## Selected text
--

Motivated by the above discussion, we propose a more efficient algorithm. Instead of checking one possible matching a time with online testing, we attempt to test "multiple matchings" simultaneously, whenever possible. For example, after testing  $M_0$ , for a new maximum matching  $M_1$ , we only need to perform online testing for those signal-TSV pairs in  $M_1 \setminus M_0$ , because the other signal-TSV pairs in  $M_1 \cap M_0$  have been shown to be valid with previous testing results of  $M_0$ . Without loss of generality, let us consider another maximum matching  $M_2$  (if any), there must be some signal-TSV pairs in  $M_2 \setminus M_1$  (otherwise  $M_2$  is not a new matching). If some of these signal-TSV pairs have not been tested (i.e., they do not belong to  $M_0$ ) and they are routable together with those signal-TSV pairs in  $M_1 \setminus M_0$ , they can be tested simultaneously in one iteration. Such a method reduces the number of online testing because, if a signal-TSV pair in  $M_2 \setminus M_1$  is shown to be invalid, not only we do not need to test  $M_2$  any more, but also the corresponding edge is removed from the STpair-graph and reduces the possibility to find other invalid matchings.

--

## Dataset entries
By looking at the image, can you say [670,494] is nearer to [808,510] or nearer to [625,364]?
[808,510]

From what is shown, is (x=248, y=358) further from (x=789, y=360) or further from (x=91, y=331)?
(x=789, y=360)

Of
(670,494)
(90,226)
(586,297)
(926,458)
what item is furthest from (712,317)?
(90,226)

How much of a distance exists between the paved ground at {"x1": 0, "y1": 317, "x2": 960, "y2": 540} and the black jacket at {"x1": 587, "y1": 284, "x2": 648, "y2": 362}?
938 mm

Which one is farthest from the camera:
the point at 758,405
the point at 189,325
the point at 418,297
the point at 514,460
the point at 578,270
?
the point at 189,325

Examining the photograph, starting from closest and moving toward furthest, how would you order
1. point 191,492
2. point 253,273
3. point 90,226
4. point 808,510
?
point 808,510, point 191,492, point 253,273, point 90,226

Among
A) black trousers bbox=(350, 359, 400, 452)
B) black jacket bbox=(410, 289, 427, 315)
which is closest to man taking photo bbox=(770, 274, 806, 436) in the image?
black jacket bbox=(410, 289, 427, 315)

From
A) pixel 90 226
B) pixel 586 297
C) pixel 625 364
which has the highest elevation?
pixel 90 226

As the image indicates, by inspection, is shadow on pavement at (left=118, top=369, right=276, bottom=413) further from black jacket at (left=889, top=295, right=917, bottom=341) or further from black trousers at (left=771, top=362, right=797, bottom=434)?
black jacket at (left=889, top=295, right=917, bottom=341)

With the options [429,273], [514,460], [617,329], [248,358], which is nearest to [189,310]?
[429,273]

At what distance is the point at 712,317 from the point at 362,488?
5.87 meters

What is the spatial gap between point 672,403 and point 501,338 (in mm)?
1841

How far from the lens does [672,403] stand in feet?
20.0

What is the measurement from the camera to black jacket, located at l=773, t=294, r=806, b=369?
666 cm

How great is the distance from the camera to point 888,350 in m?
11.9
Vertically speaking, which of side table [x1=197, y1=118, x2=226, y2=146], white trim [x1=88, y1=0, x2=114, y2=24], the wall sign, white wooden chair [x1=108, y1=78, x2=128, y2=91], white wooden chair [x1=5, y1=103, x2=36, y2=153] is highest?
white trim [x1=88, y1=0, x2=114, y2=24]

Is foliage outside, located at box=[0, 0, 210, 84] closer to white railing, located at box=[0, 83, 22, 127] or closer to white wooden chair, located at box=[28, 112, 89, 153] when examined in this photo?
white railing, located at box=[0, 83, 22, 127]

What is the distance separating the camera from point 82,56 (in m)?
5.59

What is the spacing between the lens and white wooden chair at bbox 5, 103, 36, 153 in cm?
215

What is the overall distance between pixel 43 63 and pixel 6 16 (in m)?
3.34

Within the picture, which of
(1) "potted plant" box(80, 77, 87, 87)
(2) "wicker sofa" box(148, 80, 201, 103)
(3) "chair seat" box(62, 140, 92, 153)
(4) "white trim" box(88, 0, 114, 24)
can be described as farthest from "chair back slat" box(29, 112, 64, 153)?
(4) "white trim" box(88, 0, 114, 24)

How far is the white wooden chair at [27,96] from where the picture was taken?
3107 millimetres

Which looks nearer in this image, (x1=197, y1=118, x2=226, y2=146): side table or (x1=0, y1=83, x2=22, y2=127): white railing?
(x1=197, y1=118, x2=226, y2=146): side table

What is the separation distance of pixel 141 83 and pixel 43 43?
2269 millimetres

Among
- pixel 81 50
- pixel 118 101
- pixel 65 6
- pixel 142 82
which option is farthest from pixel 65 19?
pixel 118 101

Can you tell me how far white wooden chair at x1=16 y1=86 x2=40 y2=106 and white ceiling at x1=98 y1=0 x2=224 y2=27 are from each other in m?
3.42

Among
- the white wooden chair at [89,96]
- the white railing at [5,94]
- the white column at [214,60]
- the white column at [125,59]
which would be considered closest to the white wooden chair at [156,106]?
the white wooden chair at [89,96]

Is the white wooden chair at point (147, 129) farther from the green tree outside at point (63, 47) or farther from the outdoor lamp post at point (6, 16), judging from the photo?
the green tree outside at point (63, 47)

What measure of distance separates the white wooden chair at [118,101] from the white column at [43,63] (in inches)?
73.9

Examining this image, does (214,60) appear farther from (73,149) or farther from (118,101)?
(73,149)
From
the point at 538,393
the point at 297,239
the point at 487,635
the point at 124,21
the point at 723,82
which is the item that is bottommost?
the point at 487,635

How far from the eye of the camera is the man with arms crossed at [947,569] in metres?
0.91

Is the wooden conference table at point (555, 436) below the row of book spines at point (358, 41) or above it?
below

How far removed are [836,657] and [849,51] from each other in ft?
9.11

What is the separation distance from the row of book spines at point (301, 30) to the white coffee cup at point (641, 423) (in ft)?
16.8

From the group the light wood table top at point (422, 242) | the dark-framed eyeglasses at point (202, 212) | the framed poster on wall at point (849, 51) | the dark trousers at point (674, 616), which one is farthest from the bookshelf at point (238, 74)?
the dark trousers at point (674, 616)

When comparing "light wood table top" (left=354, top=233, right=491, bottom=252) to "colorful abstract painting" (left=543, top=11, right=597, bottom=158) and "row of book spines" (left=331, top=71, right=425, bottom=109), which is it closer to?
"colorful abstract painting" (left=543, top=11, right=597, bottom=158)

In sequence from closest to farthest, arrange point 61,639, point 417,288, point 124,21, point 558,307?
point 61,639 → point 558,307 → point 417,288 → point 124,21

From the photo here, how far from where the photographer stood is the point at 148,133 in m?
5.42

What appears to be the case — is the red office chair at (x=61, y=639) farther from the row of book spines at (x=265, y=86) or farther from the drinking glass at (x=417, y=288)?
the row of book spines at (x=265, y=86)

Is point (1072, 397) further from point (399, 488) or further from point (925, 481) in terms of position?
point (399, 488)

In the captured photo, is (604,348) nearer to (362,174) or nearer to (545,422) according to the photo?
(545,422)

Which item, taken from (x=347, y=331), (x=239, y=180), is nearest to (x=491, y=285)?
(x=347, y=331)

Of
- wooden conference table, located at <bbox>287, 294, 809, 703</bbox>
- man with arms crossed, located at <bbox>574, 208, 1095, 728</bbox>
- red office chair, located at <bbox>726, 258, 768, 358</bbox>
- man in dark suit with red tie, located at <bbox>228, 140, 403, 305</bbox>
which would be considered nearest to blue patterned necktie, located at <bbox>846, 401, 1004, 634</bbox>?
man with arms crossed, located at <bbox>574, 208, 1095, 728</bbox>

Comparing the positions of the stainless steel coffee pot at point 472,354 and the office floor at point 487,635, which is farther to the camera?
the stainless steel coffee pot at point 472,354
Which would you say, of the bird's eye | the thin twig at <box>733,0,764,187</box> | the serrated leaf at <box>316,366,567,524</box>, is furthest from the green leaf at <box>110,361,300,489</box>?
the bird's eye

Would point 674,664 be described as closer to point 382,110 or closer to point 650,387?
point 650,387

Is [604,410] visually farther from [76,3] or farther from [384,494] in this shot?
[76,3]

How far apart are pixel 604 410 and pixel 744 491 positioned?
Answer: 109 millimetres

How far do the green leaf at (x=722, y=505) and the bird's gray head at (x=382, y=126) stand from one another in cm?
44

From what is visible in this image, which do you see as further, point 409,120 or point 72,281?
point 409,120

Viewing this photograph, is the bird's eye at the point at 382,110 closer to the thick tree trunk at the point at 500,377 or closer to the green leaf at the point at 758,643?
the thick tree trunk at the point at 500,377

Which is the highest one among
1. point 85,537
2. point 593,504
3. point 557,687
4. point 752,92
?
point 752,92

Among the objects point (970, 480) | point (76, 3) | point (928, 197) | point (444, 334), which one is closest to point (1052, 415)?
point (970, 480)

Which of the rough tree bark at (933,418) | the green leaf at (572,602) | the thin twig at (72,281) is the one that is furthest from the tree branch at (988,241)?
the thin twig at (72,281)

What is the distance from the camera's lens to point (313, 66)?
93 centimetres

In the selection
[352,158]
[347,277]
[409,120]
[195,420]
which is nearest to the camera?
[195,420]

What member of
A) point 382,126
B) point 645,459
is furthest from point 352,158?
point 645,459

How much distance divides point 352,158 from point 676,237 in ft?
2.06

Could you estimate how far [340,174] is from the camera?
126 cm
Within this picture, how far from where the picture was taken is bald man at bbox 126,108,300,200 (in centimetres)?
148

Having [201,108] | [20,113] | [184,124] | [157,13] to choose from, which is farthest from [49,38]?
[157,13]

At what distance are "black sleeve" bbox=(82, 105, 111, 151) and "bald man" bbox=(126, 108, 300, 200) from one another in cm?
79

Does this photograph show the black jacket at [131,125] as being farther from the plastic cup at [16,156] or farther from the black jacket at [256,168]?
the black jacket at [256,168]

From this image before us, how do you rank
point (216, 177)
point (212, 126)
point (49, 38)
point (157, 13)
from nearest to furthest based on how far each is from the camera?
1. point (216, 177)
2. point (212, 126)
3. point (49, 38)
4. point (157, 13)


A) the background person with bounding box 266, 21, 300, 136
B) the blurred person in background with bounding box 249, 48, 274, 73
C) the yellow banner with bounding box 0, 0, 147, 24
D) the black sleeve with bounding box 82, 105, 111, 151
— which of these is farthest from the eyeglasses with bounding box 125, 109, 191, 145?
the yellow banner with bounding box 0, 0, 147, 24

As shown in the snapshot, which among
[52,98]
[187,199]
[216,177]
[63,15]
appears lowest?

--

## Exercise details
In the text on testing signal-TSV matchings, what happens to the corresponding edge when a signal-TSV pair is shown to be invalid?

## Response for this exercise
It is removed from the STpair-graph.